Reading passage ▸
Performance Expectations¶

With fixes applied, you should see:

# Good performance indicators:
INFO: Engine 000: 
  Avg prompt throughput: 50-100 tokens/s  (was 5.2!)
  Avg generation throughput: 20-40 tokens/s  (was 0.1!)
  GPU KV cache usage: 5-15%  (was 0.0%!)

Typical response times: - Basic chat: 0.5-2 seconds - Tool calling: 1-3 seconds - Complex multi-tool: 3-5 seconds

Alternative Backends (If Still Issues)¶

If problems persist, try different attention backends explicitly:

Option 1: xFormers (Most Compatible)¶

vllm serve "${MODEL}" \
  --tokenizer "${MODEL}" \
  --attention-backend xformers \
  ...

Option 2: PyTorch Native¶

vllm serve "${MODEL}" \
  --tokenizer "${MODEL}" \
  --attention-backend torch_sdpa \
  ...

Other Potential Issues¶

Model Download Incomplete¶

If first run was interrupted, model might be corrupted:

# Clear cache and re-download
rm -rf ~/.cache/huggingface/hub/models--mistralai--Mistral-7B-Instruct-v0.3
./scripts/setup_vllm_thor.sh

Memory Fragmentation¶

If Thor has been running models for a while:

# Restart to clear GPU memory completely
sudo reboot

Docker Shared Memory Too Small¶

Increase --shm-size if you see out-of-memory errors:

# In setup_vllm_thor.sh, change:
--shm-size=16g  # Increase to 32g if needed

Monitoring¶

Watch vLLM logs for health indicators:

docker logs -f vllm-server 2>&1 | grep -E "(INFO|WARNING|ERROR)"

Given data ▸
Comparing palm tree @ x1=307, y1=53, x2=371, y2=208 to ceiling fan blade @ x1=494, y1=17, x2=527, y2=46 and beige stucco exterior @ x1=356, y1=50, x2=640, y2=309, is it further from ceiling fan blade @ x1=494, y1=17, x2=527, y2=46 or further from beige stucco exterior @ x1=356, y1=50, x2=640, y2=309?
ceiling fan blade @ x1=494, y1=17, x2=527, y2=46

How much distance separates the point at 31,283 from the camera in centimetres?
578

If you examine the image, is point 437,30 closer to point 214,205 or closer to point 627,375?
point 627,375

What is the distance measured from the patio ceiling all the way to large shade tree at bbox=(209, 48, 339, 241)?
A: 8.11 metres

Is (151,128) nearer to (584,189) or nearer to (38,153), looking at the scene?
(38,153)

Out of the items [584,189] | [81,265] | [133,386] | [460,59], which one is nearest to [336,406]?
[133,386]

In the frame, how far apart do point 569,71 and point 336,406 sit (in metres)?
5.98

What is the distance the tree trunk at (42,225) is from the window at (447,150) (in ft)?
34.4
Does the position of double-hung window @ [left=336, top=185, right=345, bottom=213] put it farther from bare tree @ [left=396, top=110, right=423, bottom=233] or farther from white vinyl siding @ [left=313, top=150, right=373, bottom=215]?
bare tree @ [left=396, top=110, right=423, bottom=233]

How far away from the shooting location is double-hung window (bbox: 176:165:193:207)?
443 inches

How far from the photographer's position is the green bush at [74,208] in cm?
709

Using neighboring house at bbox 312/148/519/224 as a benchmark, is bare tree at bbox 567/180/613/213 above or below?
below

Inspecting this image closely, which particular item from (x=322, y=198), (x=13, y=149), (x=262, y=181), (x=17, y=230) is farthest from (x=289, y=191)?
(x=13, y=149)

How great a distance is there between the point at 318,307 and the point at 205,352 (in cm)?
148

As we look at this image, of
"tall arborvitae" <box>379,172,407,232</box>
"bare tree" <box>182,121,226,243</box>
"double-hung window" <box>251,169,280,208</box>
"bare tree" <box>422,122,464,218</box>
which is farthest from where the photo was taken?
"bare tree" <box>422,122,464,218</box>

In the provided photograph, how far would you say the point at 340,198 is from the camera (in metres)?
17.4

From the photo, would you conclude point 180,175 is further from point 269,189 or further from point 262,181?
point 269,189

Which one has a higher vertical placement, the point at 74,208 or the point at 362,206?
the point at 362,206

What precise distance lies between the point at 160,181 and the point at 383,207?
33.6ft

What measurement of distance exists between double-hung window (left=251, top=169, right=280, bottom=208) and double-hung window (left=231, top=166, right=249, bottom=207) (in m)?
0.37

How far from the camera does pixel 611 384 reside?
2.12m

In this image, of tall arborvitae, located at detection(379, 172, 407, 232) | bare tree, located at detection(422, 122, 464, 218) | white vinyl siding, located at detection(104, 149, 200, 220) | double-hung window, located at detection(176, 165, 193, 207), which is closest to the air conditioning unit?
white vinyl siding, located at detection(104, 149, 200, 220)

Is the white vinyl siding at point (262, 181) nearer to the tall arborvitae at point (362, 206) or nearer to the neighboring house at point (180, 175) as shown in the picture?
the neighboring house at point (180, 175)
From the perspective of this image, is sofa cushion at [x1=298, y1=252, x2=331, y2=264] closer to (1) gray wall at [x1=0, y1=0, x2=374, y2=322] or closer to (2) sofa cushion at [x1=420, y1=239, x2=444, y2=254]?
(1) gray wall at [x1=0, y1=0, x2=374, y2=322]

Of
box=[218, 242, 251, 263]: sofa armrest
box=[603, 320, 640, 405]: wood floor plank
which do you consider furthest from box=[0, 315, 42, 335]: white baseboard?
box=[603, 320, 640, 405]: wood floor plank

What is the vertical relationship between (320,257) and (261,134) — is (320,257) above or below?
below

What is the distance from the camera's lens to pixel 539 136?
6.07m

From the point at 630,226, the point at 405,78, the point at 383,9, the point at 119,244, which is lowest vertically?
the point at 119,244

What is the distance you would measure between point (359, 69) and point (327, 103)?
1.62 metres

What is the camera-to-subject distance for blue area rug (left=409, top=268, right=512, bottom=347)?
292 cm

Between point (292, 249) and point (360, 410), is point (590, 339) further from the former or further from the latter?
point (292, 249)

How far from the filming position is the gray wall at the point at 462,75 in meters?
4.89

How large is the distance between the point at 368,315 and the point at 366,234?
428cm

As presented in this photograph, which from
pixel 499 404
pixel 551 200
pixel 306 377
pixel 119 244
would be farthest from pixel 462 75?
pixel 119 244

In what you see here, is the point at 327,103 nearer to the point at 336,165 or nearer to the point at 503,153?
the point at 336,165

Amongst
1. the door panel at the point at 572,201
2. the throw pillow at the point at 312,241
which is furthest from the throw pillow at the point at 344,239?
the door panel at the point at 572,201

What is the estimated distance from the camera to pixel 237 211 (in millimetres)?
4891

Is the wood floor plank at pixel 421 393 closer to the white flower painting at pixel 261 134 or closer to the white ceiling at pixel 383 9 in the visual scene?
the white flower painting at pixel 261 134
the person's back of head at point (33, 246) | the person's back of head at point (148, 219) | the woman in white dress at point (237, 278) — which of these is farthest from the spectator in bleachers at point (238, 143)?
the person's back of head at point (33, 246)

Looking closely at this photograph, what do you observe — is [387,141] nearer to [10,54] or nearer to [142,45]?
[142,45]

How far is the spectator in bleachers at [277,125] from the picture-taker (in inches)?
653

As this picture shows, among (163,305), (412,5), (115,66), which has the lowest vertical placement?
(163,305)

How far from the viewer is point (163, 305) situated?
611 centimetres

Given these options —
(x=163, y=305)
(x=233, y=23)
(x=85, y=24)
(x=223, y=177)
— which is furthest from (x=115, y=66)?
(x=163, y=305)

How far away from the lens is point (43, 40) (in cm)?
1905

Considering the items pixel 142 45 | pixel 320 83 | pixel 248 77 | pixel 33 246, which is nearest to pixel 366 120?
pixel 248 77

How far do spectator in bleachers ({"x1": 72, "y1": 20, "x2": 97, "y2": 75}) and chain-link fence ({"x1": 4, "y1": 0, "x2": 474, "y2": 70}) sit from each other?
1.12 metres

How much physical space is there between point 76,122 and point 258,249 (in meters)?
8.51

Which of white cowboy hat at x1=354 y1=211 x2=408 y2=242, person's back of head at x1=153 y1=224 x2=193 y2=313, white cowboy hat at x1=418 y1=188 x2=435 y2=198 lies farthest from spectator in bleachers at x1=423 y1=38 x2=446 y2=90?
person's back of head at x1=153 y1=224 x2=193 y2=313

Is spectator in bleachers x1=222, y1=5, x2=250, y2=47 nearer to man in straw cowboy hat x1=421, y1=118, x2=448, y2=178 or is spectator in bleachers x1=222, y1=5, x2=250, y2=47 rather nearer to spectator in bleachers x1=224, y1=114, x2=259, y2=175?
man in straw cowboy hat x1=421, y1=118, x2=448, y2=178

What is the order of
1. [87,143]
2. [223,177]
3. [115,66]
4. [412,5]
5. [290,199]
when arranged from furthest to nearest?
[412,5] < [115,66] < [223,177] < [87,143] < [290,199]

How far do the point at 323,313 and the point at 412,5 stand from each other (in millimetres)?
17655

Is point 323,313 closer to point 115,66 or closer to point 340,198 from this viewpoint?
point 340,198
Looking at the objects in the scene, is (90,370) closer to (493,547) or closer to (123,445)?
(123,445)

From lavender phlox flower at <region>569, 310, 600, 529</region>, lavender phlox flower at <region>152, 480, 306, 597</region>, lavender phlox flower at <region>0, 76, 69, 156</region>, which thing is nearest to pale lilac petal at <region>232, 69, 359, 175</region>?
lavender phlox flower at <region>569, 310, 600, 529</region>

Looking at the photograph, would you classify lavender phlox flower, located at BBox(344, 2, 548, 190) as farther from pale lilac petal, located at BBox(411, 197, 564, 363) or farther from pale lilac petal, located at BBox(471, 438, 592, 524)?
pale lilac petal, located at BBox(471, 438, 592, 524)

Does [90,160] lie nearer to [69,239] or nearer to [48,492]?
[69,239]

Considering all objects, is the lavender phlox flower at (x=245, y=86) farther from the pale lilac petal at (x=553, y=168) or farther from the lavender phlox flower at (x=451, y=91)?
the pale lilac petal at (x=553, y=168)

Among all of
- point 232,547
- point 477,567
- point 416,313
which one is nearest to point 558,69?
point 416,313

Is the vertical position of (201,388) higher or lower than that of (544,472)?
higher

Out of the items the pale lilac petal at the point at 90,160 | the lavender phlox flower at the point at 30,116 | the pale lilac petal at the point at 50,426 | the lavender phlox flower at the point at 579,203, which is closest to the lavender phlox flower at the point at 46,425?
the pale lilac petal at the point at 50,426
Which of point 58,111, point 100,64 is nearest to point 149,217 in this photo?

Problem ▸
Write the next part of the vLLM troubleshooting guide, starting after the docker logs command that ends it.

Reply ▸
Healthy signs: - No tokenizer warnings - GPU cache usage >0% - Throughput >20 tokens/s - Requests complete <5 seconds

Unhealthy signs: - "Non-Mistral tokenizer detected" - GPU cache = 0.0% - Throughput <10 tokens/s - Requests timeout

References¶

vLLM Tool Calling Docs: https://docs.vllm.ai/en/stable/features/tool_calling.html
Mistral Model Card: https://huggingface.co/mistralai/Mistral-7B-Instruct-v0.3
vLLM Attention Backends: https://docs.vllm.ai/en/stable/design/attention.html
Issue: vllm_tool_calling_not_executing

Status¶

Current State: Fixes applied, awaiting testing

Next Steps: 1. ✅ Added --tokenizer flag to setup script 2. ✅ Removed FLASHINFER backend 3. ⏳ User needs to restart vLLM on Thor 4. ⏳ Test basic completion (should be fast now!) 5. ⏳ Test tool calling (should return tool_calls array!) 6. ⏳ Test robot control (should actually move!)

Expected Outcome: With explicit tokenizer and default attention backend, Mistral should work perfectly. Tool calling should return properly formatted function calls within 1-3 seconds.